Faithful followers of Innovation Origins know all about the Tech Playgrounds initiative, where children in and around Eindhoven can easily get acquainted with technology. Following the example of the Molenbeek district of Brussels, Amsterdam now has a variant for young people aged 18 and over: TechGrounds. Initiator Abdelhamid Idrissi tells his story via Fastmoving Targets.

New West is a district in Amsterdam with relatively high numbers of large families, high unemployment and a lack of space.  2018 Amsterdammer of the Year Abdelhamid Idrissi knows this world very well. That’s why he started Studiezalen (Study Halls), an initiative in Amsterdam New West and North where primary and secondary school students are able to study in peace and quiet. Every week, 650 children make use of these facilities in 26 separate study halls. Idrissi is currently also working on a new initiative: TechGrounds. “Young people from a vulnerable environment will learn how to code in six months.”

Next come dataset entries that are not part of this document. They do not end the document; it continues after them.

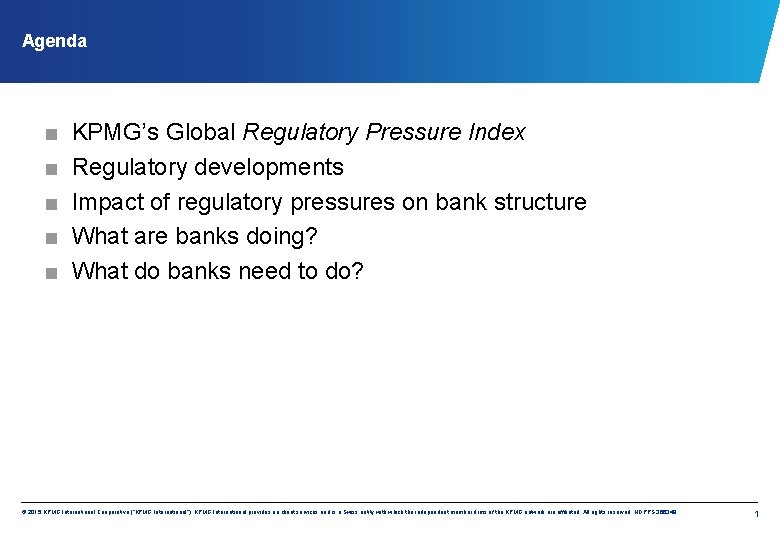 Agenda ■ ■ ■ KPMG’s Global Regulatory Pressure Index Regulatory developments Impact of regulatory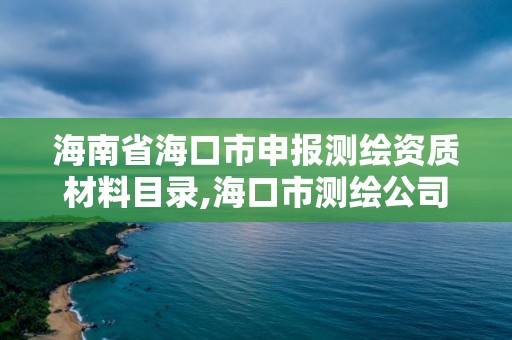 海南省海口市申报测绘资质材料目录,海口市测绘公司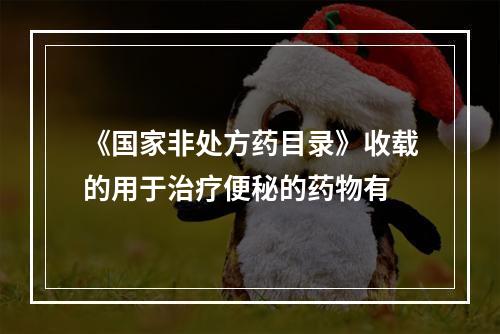 《国家非处方药目录》收载的用于治疗便秘的药物有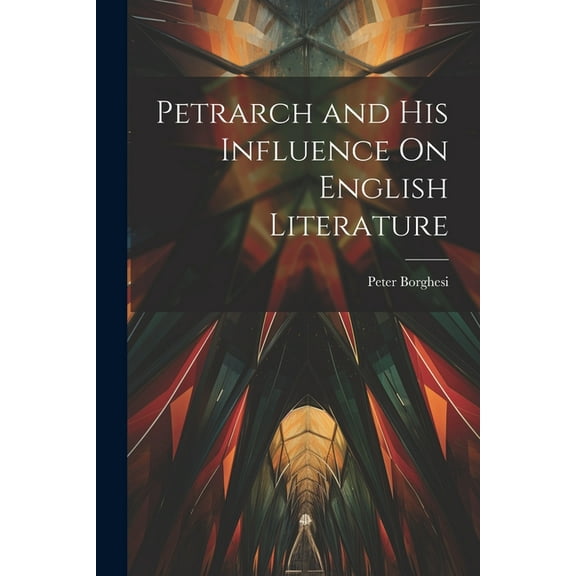 Petrarch and His Influence On English Literature (Paperback)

This idea originates from Belgium. There, young people from the Brussels district of Molenbeek learn the principles of programming under the banner of MolenGeek. “I went to see it and fell in love with it. Young people who learn to code in six months do not need any preliminary qualifications or knowledge. Everyone is welcome. That’s why it’s accessible and that means that everyone dares to come and ask questions and its why young people are applying en masse. They are trained over a six-month period for an internship or a position in technology. That’s what it is about. It’s very simple, but that’s why it’s such a success.” The same concept is expected to start up in Amsterdam in October this year.

“A bubble in a bubble.”

Idrissi himself studied architecture. “I couldn’t even afford a laptop myself. I know that a number of teachers wanted to get me out of there as soon as possible, because I wasn’t coping very well. Mmy fellow students often didn’t understand me either. I also come from a poor family, but fortunately I do come from a small family. I had a lot of very motivating conversations with my father, like: there’s no such thing as giving up, so you just have to work harder, spend more nights at it and just borrow a laptop. Those words were enough for me so I could fully trust myself and persevere. Therefore, I know how easy it really can be to motivate people.”

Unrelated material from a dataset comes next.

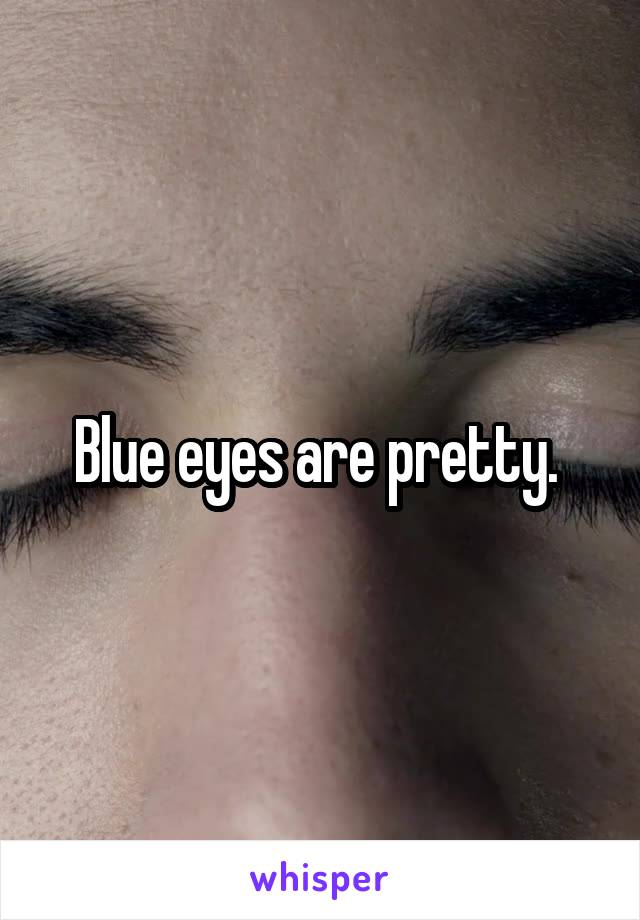 Blue eyes are pretty.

That’s often what is lacking. People don’t know their way around Dutch society or have been left on the sidelines due to circumstances. “That trickles down to the children, to an entire family. It becomes a bubble in a bubble. I also know how easy it can be to break through that and give people self-confidence by paying attention, asking questions and giving them a pat on the back”.

That is also the principle behind Studiezalen. “Children have peace and safety there, but also some fun and plenty of attention. We invest in a relationship with them. On the one hand we look for dreams, goals and needs, and on the other hand we look at: what is not going well? Why is it that you’re not sleeping well? Then you get a lot of honest stories. Sometimes about bullying, sometimes about the problem of finding an internship or the lack of quiet at home. Everyone comes to one of these study places with a different motivation. They are seen and heard. They get compliments. We also hold on to them; we are really going to build on what they consider important. We do the same with the parents.”

“Need for training facilities and workplaces”.

Lately, learning to code seems to be seen as a solution more often. You may wonder if you can just as well train people to be plumbers or electricians. Idrissi is not concerned at all. “There are currently more than 10,000 job vacancies. Companies are not diverse enough. On one side you have a huge demand and on the other, there are people who are unemployed or who want to make a career switch. This has also been proven in practice. In Molenbeek, 93% end up joining a company, or go on to study, or are welcomed into a company where they continue their studies on-the-job. We offer basic knowledge.”

Furthermore, many potential participants do not have the opportunity to follow a course for several years. They already have children or regular expenses. Six months is manageable. Especially when that period is financially supported. “We are in the process of getting the government and companies to invest. A kind of Tech Edu fund – Tech me Up, is its nickname. The municipality of Amsterdam is taking part, but also De Rabobank and Booking.com. There are a number of organizations that are very much in favor of this and have invested in it.”

Idrissi believes that programming can be learned by everyone: “Last week we visited Ajax with a group of young people and I asked them if people who are going through our six-month program would also be welcome at Ajax. That turned out to be the case. There is also plenty of demand for this at Ajax at the Arena. So, even for new TechGround graduates, there are already opportunities for them with such a company. And when young people hear that, that does something to them. It appeals very much to their imagination. If you work hard and do your best, the technology world is a world where you can achieve a lot. It can really be a new start, even if you start at the bottom of the ladder.”

There are no flies on Idrissi. He is going to devote himself with heart and soul to this new mission. “I know these families well. Participating in this is a huge step in the direction of new opportunities, and we are going to help them find their way to companies. That’s what we need: companies that offer training places and workplaces. I think that we will be able to help a lot of families out of poverty.”